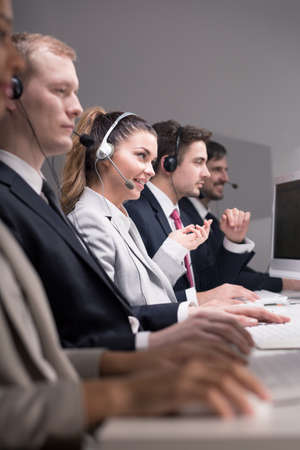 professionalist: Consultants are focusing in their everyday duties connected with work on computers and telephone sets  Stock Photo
------------
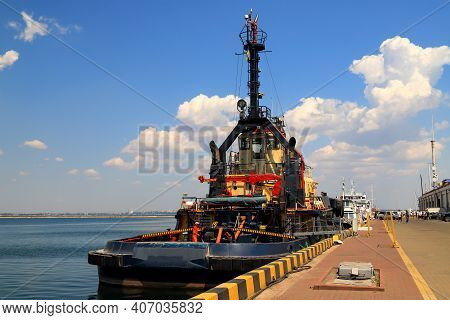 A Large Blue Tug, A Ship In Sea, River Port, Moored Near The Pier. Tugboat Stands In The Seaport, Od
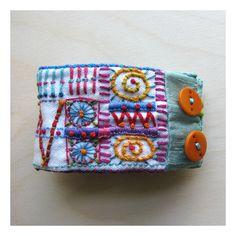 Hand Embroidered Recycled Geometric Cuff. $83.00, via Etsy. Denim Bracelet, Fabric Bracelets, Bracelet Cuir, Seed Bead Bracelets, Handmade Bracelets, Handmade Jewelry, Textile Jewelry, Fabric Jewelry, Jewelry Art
------------
• Task brief
Above is the material; set down exactly its lines from the one containing "A Large Blue" down to the one containing "Hand Embroidered Recycled", both included, leaving out any pictures.

• Task output
 A Large Blue Tug, A Ship In Sea, River Port, Moored Near The Pier. Tugboat Stands In The Seaport, Od
 Hand Embroidered Recycled Geometric Cuff. $83.00, via Etsy. Denim Bracelet, Fabric Bracelets, Bracelet Cuir, Seed Bead Bracelets, Handmade Bracelets, Handmade Jewelry, Textile Jewelry, Fabric Jewelry, Jewelry Art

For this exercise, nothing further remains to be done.